● **EXERCISES**:
A - In the tanhsinh quadrature text, which Scipy release added the tanhsinh method?
B - Please echo a passage from the tanhsinh quadrature text: begin at the words "In this post" and stop after "of each block)1.".
+++ TEXT EXCERPT
Tanhsinh quadrature is a powerful numerical integration technique for handling integrals with endpoint singularities, leveraging a clever variable transformation to cluster points where the function changes rapidly.
Motivation
The fundamental theorem of calculus gives us a deceptively simple method of evaluating a definite integral as the difference of its antiderivative at each end point
\[\int_a^b f(x) dx = F(b) - F(a).\]But what if \(F(x)\) doesn’t exist in closed form? Or what if we’re writing software where users provide arbitrary functions to integrate? This is where numerical integration becomes essential.
In the release notes of Scipy 1.15.0 a new method called tanhsinh was added to the scipy.integrate subpackage.
In this post we’ll see how this method can be used to accurately approximate especially tricky integrals.
Riemann approximation
The simplest method we learn for approximating the integral is the Riemann sum. This approximates the area under the curve as the sum of many small rectangles. The more rectangles we have, the more accurate the approximation.
Mathematically, this translates to:
\[\begin{align*} \int_a^b f(x)dx &\approx \sum_{k=0}^{N-1} \left({b-a \over N}\right)f\left(a + {b-a \over N} k\right)\\ &\approx \sum_{k=0}^{N-1} hf\left(a + hk\right) \end{align*}\]Where each term in the sum represents the area of one of our rectangles. The width of each block is \(h={b-a \over N}\) (the total interval divided into \(n\) pieces), and the height is \(f\left(a + {b-a \over N} k\right)\) (the function evaluated at the left edge of each block)1.
We can also approximate the area with rectangles measured from the top right corner just by incrementing the indices of summation.
++++++
+++ DATA SHOWN
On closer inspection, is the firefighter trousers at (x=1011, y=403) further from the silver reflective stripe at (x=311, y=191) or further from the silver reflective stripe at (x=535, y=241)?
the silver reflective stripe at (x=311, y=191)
++++++
● **TASK-BY-TASK OUTPUTS**:
A - Scipy 1.15.0

B -
In this post we’ll see how this method can be used to accurately approximate especially tricky integrals.
Riemann approximation
The simplest method we learn for approximating the integral is the Riemann sum. This approximates the area under the curve as the sum of many small rectangles. The more rectangles we have, the more accurate the approximation.
Mathematically, this translates to:
\[\begin{align*} \int_a^b f(x)dx &\approx \sum_{k=0}^{N-1} \left({b-a \over N}\right)f\left(a + {b-a \over N} k\right)\\ &\approx \sum_{k=0}^{N-1} hf\left(a + hk\right) \end{align*}\]Where each term in the sum represents the area of one of our rectangles. The width of each block is \(h={b-a \over N}\) (the total interval divided into \(n\) pieces), and the height is \(f\left(a + {b-a \over N} k\right)\) (the function evaluated at the left edge of each block)1.